Esse rótulo chegou a atrapalhar?
A beleza nunca atrapalha. Abre muitas portas, mas depois não segura em lugar nenhum. Depois cada um que se sustente em seu devido lugar. Não é a beleza que vai te sustentar.
Como lida com a passagem do tempo?
Adoro as marcas do tempo, porque elas têm tudo o que vivi. Tenho meio século de vida, não poderia ter essa idade sem marca nenhuma, com carinha de 20 anos. Pretendo seguir a vida com todos os sinais. O legal é você viver bem cada período.
O que é viver bem para você?
É estar em acordo comigo mesma em todos os sentidos, na ética, na estética. Quando você consegue ter uma vida autêntica, pode deitar à noite e refletir “Vivi de acordo com aquilo que acredito, que prezo”. Porque você consegue jogar limpo com a vida, ser franca consigo mesma. Você precisa estar consciente daquilo que é importante e ser fiel a isso. É isso que faço.
Para o que você está olhando no horizonte profissional?
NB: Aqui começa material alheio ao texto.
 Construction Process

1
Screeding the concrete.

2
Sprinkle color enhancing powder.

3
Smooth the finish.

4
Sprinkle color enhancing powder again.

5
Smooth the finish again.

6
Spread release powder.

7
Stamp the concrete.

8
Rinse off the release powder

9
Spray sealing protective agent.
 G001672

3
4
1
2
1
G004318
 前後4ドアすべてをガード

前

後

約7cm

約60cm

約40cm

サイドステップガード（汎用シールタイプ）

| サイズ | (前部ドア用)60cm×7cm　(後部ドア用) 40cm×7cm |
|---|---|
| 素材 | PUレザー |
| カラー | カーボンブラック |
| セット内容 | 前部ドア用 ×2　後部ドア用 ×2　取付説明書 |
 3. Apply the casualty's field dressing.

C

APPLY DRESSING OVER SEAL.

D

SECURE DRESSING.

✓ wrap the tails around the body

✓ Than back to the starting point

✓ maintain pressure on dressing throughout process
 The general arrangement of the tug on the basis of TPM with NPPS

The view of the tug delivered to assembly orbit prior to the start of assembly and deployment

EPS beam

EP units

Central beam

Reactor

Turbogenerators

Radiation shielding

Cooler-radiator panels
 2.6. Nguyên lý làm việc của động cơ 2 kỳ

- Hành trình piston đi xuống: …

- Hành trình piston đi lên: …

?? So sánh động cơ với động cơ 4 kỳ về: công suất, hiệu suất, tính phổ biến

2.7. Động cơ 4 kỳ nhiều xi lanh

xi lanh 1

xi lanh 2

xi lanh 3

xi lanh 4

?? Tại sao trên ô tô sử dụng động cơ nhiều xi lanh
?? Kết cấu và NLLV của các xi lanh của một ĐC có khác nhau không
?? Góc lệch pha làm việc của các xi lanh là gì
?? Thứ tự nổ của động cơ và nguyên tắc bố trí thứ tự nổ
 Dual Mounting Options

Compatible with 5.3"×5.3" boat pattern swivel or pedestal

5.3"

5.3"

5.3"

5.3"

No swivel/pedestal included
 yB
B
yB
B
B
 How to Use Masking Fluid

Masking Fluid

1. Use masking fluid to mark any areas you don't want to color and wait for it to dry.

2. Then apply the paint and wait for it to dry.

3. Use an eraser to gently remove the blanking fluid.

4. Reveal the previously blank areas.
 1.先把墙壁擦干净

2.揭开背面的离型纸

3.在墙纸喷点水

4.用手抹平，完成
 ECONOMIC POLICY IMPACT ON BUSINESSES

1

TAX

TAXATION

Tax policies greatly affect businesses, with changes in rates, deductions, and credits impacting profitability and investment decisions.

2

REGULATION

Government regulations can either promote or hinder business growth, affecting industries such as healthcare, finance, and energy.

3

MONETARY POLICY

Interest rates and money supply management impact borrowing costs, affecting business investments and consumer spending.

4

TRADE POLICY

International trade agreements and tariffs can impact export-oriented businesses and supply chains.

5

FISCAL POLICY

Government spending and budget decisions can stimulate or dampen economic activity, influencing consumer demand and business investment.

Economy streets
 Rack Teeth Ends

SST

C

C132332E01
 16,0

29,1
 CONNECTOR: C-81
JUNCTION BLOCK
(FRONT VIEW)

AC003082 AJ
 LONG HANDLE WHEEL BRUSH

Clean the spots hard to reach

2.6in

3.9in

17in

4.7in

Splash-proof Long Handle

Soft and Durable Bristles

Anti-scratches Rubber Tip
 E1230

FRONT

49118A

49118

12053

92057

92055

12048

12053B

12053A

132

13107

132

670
Sou muito ligada com as propostas, as personagens, quem é que está realizando e quem são os profissionais envolvidos. Isso é um critério para fazer as minhas escolhas. Independentemente se é teatro, cinema e TV. Tenho um filme que vou fazer, mas não posso falar nada ainda. Também vou fazer uma segunda temporada este ano do monólogo Clarice, Ballade au-dessus de l’Abîme, ao lado da pianista Sônia Rubinsky, em Paris.